Pitfalls - Hardware/Server limitations

Summary

  • Hardware/Server Limitations: Constraints from hardware or scheduler in parallel code.

  • File Access Limitations:

    • Spinning disks slower than SSDs; striping improves read speed for large files.

    • Caches insufficient for many small files in parallel.

    • Solutions: Use local disks or sharding to improve I/O speed.

  • Scheduling Limitations:

    • Many small jobs burden the scheduler and increase overhead.

    • Group iterations into fewer, longer jobs (e.g., 1-hour minimum) to improve efficiency.

While parallelizing code can often speed up processing of large quantities of problems, there are often limitations which are easily missed on the side of the scheduler, or the hardware used.

File access limitations

While your own computer will most likely have a fast SSD drive, many file servers still operate using spinning disks, which are inherently slower. To still provide fast access to data, this is commonly addressed by file systems where files get spread over multiple disks, and the file system starts to read from multiple disks at once, leading to an overall read speed similar to that of an SSD. However, this “striping” is commonly only applied to larger files, since the benefit for really small files is irrelevant.

At the same time, the file systems or even the disks themselves commonly provide some caches, which allow for fast access to smaller files if they are read repetitively. However, imagine you have some code that loads many small files and you run this code in parallel (as is typical for a workflow training a model). All those processes will try to read thousands of small files at random. In this situation, the caches of the file system will not be large enough to contain all your requested files, while at the same time, each of the files will only be available on one disk. This drastically reduces the I/O speed of all of your runs.

If your cluster has fast local disks on the compute nodes, it might be possible to copy all the files to the machine before starting your computation and then benefit from the speed on the local disks. However, this is limited by the size of the local disks and thus might not be applicable to large datasets.
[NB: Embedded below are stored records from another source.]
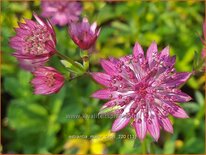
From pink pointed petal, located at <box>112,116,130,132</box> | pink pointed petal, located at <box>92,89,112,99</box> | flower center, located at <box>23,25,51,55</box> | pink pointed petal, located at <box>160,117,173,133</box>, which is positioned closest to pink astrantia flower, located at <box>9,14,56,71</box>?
flower center, located at <box>23,25,51,55</box>

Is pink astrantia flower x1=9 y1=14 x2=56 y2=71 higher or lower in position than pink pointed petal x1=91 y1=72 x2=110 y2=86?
higher

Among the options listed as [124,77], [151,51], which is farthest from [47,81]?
[151,51]

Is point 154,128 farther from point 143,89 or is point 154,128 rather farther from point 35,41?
point 35,41

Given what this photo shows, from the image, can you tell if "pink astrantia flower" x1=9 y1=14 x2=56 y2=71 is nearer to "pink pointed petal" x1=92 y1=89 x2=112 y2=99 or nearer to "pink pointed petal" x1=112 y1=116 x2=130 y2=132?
"pink pointed petal" x1=92 y1=89 x2=112 y2=99

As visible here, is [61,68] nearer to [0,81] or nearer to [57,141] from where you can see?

Another way to address this bottleneck is to use sharding. The idea is essentially to bunch smaller files into larger blocks. By doing so, you take advantage of the “pre-read” capability of the file system, leading to I/O speeds that are no longer limited by the read speed but by the network speed. Essentially, you store the files into a format that can be read sequentially (i.e., from start to finish of the file, like a tar file), and start reading through it. The disadvantage is that you no longer have random access to the files, i.e., you need to handle the order in which the files are read. For python and the pytorch environment, webdataset handles many parts of this process (once you have the shards). It will start reading from multiple files at once and keep a buffer of elements, from which it randomly chooses elements. This ensures that the model does not train on the order (as it is still somewhat random).

Scheduling limitations

If you parallelize code into very small units, you might end up with a lot of jobs that are very short (e.g., because one run of your loop only takes a few seconds). While you will get your results, this poses a huge burden on the scheduler that assigns the start-times for the jobs on your cluster, as it has to reschedule your jobs very often (since most likely you won’t just give it a few seconds as run time).

At the same time, you create a huge overhead by loading the same files thousands of times (everything used from your environment) and all the startup time necessary for your code. Imagine some code that has a startup (starting up python, importing some larger packages, loading data, etc.) which takes 60 seconds, it then runs a loop ten thousand times, with each iteration taking 2 minutes. So in total, you have a runtime of about 333 hours. If you now split this into ten thousand individual jobs, you:

  • Try to read the same files in your environment ten thousand times (leading to the I/O speed issues described above), which can increase the startup time.

  • Add 10000 minutes of startup time to the execution of your code.

Overall, out of 20002 minutes of CPU time, you now likely have some 35000 minutes (if not more). Depending on whether you pay for your usage, this might cause significant cost increases. In addition, the sheer amount of the jobs puts a lot of burden on the scheduler, and you might even run into job limits on your cluster.

To avoid this kind of scenario and more efficiently use the resources, it is often better to group multiple iterations into one job. From our experience, a good minimum target runtime is about one hour. In the case described above, this would mean grouping about 60 iterations each into one job.

This would leave us with 334 jobs, and a total CPU usage of about 20500 minutes, with the jobs likely finishing in about the same time as the 10000 jobs we had earlier.